Be honest. Are you a spender or saver?


Are you a spender or saver? Do you find it hard to stick to a budget? Do you find it difficult to save towards a goal? For some people, saving money comes easy to them. For others, it’s like pulling teeth.

You might need to adopt a different investment strategy depending on your answers to the above questions.

Success requires some income

Surplus cash flow is oxygen for any financial strategy. Without it, no financial strategy can survive. As I have said in the past, it is critical that you contribute a certain amount of your income towards building your financial future every fortnight, month and year. It is virtually impossible to build wealth without surplus cash flow. Therefore, if you are spending as much as you earn, you cannot expect to get ahead financially.

Basic steps

Most people are smart enough to realise that wasting money is stupid. The problem however, is that if you don’t know where your money is going how do you know if you’re wasting it or not? And that is the most common mistake that people make – not knowing where their money is going. Worse still, I find that most people consistently underestimate how much they spend. If you’re underestimating how much you spend, then possibly you’re also underestimating how much money you’re wasting. You cannot manage what you do not measure. Therefore, at an absolute minimum you must sit down every six months to understand exactly where your money is going – even if it’s at a high level. In my new book Investopoly, I have dedicated a full chapter to helping people improve their cash flow management. I provide a screenshot (click to enlarge) of page 34 below which sets out how to review your last three months of expenditure.

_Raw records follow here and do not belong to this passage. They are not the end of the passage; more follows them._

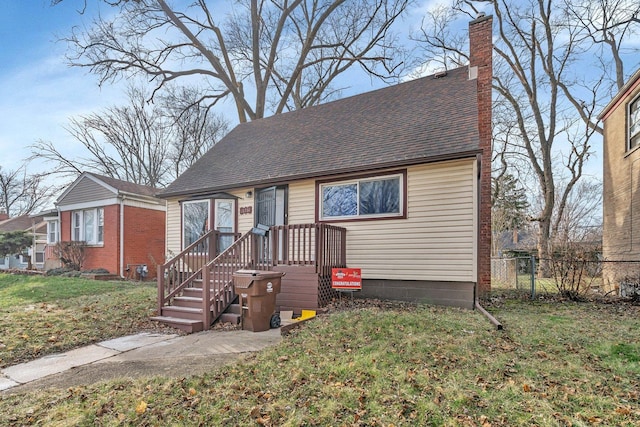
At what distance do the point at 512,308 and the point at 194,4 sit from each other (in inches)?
775

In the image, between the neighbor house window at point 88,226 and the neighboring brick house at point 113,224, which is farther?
the neighbor house window at point 88,226

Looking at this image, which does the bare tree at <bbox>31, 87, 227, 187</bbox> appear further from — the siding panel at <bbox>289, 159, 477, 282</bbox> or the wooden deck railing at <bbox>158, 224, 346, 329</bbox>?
the siding panel at <bbox>289, 159, 477, 282</bbox>

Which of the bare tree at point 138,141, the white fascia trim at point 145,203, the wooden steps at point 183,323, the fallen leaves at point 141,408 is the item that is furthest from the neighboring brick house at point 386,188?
the bare tree at point 138,141

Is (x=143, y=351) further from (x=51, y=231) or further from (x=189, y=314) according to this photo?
(x=51, y=231)

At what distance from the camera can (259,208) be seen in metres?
10.1

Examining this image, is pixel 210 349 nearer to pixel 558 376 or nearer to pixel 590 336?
pixel 558 376

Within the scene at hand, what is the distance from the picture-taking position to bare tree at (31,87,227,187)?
25469 millimetres

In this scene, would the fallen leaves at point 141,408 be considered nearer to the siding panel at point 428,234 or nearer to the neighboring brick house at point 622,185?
the siding panel at point 428,234

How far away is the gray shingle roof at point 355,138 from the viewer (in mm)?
8016

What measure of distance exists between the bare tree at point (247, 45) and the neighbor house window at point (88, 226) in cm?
669

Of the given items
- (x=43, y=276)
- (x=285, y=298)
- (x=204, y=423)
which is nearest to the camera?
(x=204, y=423)

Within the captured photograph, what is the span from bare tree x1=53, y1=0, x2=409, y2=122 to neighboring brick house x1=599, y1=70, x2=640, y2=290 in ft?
33.1

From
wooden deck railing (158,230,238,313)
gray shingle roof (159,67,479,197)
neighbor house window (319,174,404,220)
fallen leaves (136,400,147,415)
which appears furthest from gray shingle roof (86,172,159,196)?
fallen leaves (136,400,147,415)

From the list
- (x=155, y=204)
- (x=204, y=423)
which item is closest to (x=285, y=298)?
(x=204, y=423)
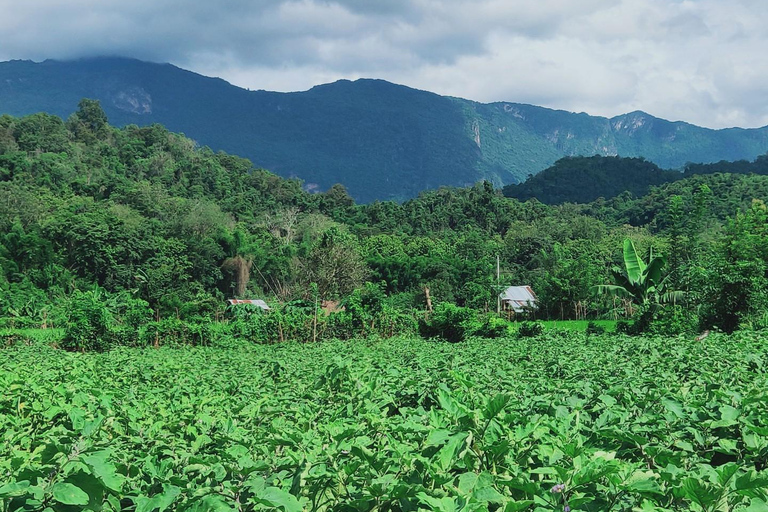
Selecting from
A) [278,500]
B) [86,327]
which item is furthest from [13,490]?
[86,327]

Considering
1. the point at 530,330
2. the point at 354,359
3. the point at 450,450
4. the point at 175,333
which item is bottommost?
the point at 175,333

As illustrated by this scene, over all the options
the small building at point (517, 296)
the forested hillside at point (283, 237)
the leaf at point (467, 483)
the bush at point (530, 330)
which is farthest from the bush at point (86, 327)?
the small building at point (517, 296)

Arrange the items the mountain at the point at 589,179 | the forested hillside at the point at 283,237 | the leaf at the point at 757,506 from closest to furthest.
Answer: the leaf at the point at 757,506
the forested hillside at the point at 283,237
the mountain at the point at 589,179

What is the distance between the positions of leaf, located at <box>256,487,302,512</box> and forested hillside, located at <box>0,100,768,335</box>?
1448 centimetres

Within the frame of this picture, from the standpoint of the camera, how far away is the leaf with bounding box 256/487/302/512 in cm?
169

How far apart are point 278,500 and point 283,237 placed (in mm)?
48371

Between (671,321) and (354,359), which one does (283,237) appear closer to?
(671,321)

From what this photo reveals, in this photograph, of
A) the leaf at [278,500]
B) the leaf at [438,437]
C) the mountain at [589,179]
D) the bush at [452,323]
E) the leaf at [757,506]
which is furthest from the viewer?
the mountain at [589,179]

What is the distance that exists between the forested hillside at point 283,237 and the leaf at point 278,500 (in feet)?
47.5

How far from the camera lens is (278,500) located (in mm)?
1700

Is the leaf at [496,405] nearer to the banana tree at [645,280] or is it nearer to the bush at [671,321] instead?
the bush at [671,321]

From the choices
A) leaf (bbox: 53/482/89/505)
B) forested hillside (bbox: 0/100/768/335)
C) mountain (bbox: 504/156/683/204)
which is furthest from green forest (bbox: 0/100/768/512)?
mountain (bbox: 504/156/683/204)

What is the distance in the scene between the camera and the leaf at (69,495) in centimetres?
160

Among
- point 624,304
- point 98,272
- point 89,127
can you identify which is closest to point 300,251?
point 98,272
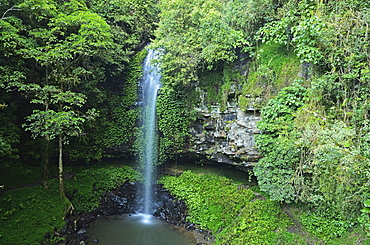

investopolyIf you’re a spender

There are a couple of investment strategies that spenders will find it easier to stick to. The key theme in all of them is to do what Warren Buffett tells us to do which is to “invest first and then spend what’s left over”.

Idea 1: Make additional super contributions

One thing you can do is contact your payroll department and ask them to deduct a certain amount of money from each pay and contribute that into super (as a concessional contribution). This is also a tax effective strategy as any contributions are taxed at 15% instead of your marginal tax rate (for people earning less than $200,000 per annum).

Technically, depending on your age and financial position, it may not be a high priority for you to make additional super contributions. For example, maybe it’s more important for you to repay your home loan. However, if the reality is that you would just spend the money that you could have otherwise contributed into super (and not make extra home loan repayments) then perhaps making additional super contributions is a good thing for you to do i.e. forced savings mechanism.

Consider this case study to demonstrate how effective it can be:

Susie is a 30-year-old earning a salary of $100,000 a year. Therefore, she is already contributing $9,500 per annum into super (i.e. her employer’s contributions). If Susie contributed an extra 3.5% p.a. of her gross salary (i.e. $3,500 p.a. or $67 per week), by age 60, her super balance would be 32% higher ($965,000 versus $1.27 million). That is a big reward for a relatively small sacrifice that will probably go unnoticed i.e. no adverse impact on your standard of living.

Idea 2: Borrow to invest in property

Borrowing to invest is a good forced savings mechanism. I’m not suggesting that people go out and borrow money without having any regard to their ability to meet the loan repayments. However, from my own personal and professional experience I know that there is merit in forcing yourself to enter into such a commitment (mortgage) – particularly if you’re a spender.

If you borrow money to buy an investment property, it is likely that the net rental income will be less than the interest expense. Therefore, you will have to use some of your cash flow to meet the investment property’s holding costs. As long as the property is investment-grade, your monthly cash flow contribution will eventually translate into a significant amount of equity (as a result of capital growth).

Idea 3: Convert loans to P&I

If you already own an investment property and feel that you’re not as disciplined as you could be with your cash flow management, then perhaps converting your investment loan repayments to principal and interest (P&I) might provide two benefits. Firstly, it will significantly reduce your interest costs and secondly, it will force you to reduce your debt.

Idea 4: Delink your offset account from Internet banking

The saying “out of sight, out of mind” rings true when it comes to financial management. One strategy that employs this approach involves establishing an offset account (linked to one of your loans) and using it purely for savings. You then ask your payroll department to deduct a regular amount from each salary and deposit that amount directly into this new savings offset account. You can also remove this offset account from your Internet banking profile so that it is out of sight and out of mind. Automating the process (via payroll) together with this ‘set and forget’ style arrangement will likely make this strategy successful.

Spenders aren’t bad people

Just because you’re a spender doesn’t necessarily mean you’ll be unsuccessful with building wealth and having a secure financial future. Instead, it just means that you probably need to employ a slightly different approach to savers.

The key thing is just to be realistic about the level of your financial discipline and seek independent financial advice.